━━ EXTRACTED RECORDS ━━
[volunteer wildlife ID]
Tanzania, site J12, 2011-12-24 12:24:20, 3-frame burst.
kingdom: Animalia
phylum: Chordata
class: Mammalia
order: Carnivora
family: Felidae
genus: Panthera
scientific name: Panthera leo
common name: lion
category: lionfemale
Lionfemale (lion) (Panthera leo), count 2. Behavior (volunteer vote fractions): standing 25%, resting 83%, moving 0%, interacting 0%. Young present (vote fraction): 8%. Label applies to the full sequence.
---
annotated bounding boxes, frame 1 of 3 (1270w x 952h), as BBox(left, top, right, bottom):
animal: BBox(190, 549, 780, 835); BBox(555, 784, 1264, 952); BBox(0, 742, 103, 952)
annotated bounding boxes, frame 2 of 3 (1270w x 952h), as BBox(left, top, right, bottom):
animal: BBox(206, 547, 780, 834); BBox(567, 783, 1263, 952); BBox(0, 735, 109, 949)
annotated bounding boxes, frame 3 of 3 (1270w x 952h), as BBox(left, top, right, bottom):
━━━
▶ THE TASK:
Return exactly the line that contains "order: Carnivora" and every line after it, through the last line of the records.

▶ WRITTEN SOLUTION:
order: Carnivora
family: Felidae
genus: Panthera
scientific name: Panthera leo
common name: lion
category: lionfemale
Lionfemale (lion) (Panthera leo), count 2. Behavior (volunteer vote fractions): standing 25%, resting 83%, moving 0%, interacting 0%. Young present (vote fraction): 8%. Label applies to the full sequence.
---
annotated bounding boxes, frame 1 of 3 (1270w x 952h), as BBox(left, top, right, bottom):
animal: BBox(190, 549, 780, 835); BBox(555, 784, 1264, 952); BBox(0, 742, 103, 952)
annotated bounding boxes, frame 2 of 3 (1270w x 952h), as BBox(left, top, right, bottom):
animal: BBox(206, 547, 780, 834); BBox(567, 783, 1263, 952); BBox(0, 735, 109, 949)
annotated bounding boxes, frame 3 of 3 (1270w x 952h), as BBox(left, top, right, bottom):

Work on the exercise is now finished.